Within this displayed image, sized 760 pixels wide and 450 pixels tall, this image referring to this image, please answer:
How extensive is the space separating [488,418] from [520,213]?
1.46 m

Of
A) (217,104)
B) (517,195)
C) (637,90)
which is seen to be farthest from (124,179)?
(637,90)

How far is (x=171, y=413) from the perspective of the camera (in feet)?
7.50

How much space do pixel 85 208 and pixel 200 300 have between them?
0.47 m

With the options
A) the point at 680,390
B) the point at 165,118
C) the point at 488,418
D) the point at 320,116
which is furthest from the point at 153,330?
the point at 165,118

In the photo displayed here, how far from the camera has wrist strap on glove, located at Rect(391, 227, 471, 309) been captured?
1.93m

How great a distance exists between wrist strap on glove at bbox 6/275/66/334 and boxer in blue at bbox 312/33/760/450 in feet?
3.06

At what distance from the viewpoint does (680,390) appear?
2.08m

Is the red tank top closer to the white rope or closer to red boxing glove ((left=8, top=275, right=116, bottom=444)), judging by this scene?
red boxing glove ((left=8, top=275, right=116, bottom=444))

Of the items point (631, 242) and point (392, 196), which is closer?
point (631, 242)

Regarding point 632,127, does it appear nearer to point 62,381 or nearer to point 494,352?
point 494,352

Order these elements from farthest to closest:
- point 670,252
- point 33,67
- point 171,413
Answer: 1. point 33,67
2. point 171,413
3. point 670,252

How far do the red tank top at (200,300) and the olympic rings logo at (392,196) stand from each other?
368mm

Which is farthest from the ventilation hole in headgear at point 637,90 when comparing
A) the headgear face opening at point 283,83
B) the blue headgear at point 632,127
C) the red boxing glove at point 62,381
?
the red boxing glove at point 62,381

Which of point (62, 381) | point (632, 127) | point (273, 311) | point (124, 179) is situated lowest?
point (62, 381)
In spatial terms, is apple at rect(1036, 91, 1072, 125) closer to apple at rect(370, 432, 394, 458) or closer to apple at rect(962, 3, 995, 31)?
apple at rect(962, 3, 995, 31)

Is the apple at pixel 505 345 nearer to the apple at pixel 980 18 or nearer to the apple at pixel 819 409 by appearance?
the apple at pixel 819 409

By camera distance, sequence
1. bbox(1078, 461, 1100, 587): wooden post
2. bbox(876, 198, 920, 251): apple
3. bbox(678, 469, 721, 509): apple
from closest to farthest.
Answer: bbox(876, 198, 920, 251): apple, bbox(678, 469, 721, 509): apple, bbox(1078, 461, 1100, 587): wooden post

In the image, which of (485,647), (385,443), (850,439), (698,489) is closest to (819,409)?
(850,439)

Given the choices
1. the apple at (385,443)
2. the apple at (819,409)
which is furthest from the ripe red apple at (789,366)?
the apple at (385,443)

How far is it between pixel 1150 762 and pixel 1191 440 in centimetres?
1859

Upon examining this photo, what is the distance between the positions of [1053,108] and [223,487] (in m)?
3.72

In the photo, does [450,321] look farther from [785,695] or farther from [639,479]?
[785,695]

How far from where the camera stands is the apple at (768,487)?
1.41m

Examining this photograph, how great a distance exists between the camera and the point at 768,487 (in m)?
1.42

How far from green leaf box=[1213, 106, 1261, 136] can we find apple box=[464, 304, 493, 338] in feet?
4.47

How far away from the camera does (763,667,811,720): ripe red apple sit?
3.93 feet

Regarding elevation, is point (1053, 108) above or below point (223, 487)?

◆ **STATED EXERCISE**: Copy out the lines starting at the one that contains "How far is (x=171, y=413)" and ending at the one that contains "apple, bbox(1078, 461, 1100, 587): wooden post", with both of those lines included.

◆ **CORRECT RESPONSE**:
How far is (x=171, y=413) from the perspective of the camera (in feet)?
7.50

How much space do pixel 85 208 and pixel 200 300 have between them?
0.47 m

With the options
A) the point at 680,390
B) the point at 165,118
C) the point at 488,418
D) the point at 320,116
which is furthest from the point at 153,330?
the point at 165,118

In the photo displayed here, how far from the camera has wrist strap on glove, located at Rect(391, 227, 471, 309) been captured?
1.93m

How great a distance exists between wrist strap on glove at bbox 6/275/66/334 and boxer in blue at bbox 312/33/760/450 in feet?
3.06

At what distance from the viewpoint does (680,390) appear?
2.08m

Is the red tank top closer to the white rope or closer to red boxing glove ((left=8, top=275, right=116, bottom=444)), judging by this scene?
red boxing glove ((left=8, top=275, right=116, bottom=444))

Of the items point (631, 242) and point (392, 196), which is closer?
point (631, 242)

Regarding point 632,127, does it appear nearer to point 62,381 or nearer to point 494,352?
point 494,352

Order these elements from farthest to closest:
- point 670,252
- point 33,67
- point 171,413
Answer: 1. point 33,67
2. point 171,413
3. point 670,252

How far do the red tank top at (200,300) and the olympic rings logo at (392,196) stand from each other?
368mm

Which is farthest from the ventilation hole in headgear at point 637,90 when comparing
A) the headgear face opening at point 283,83
B) the blue headgear at point 632,127
C) the red boxing glove at point 62,381
?
the red boxing glove at point 62,381

Which of point (62, 381) | point (632, 127) | point (273, 311) | point (124, 179) is situated lowest?
point (62, 381)
In spatial terms, is apple at rect(1036, 91, 1072, 125) closer to apple at rect(370, 432, 394, 458) or closer to apple at rect(962, 3, 995, 31)?
apple at rect(962, 3, 995, 31)

Is the apple at pixel 505 345 nearer to the apple at pixel 980 18 or nearer to the apple at pixel 819 409 by appearance?
the apple at pixel 819 409

By camera distance, sequence
1. bbox(1078, 461, 1100, 587): wooden post
2. bbox(876, 198, 920, 251): apple
3. bbox(678, 469, 721, 509): apple
from closest to farthest.
Answer: bbox(876, 198, 920, 251): apple, bbox(678, 469, 721, 509): apple, bbox(1078, 461, 1100, 587): wooden post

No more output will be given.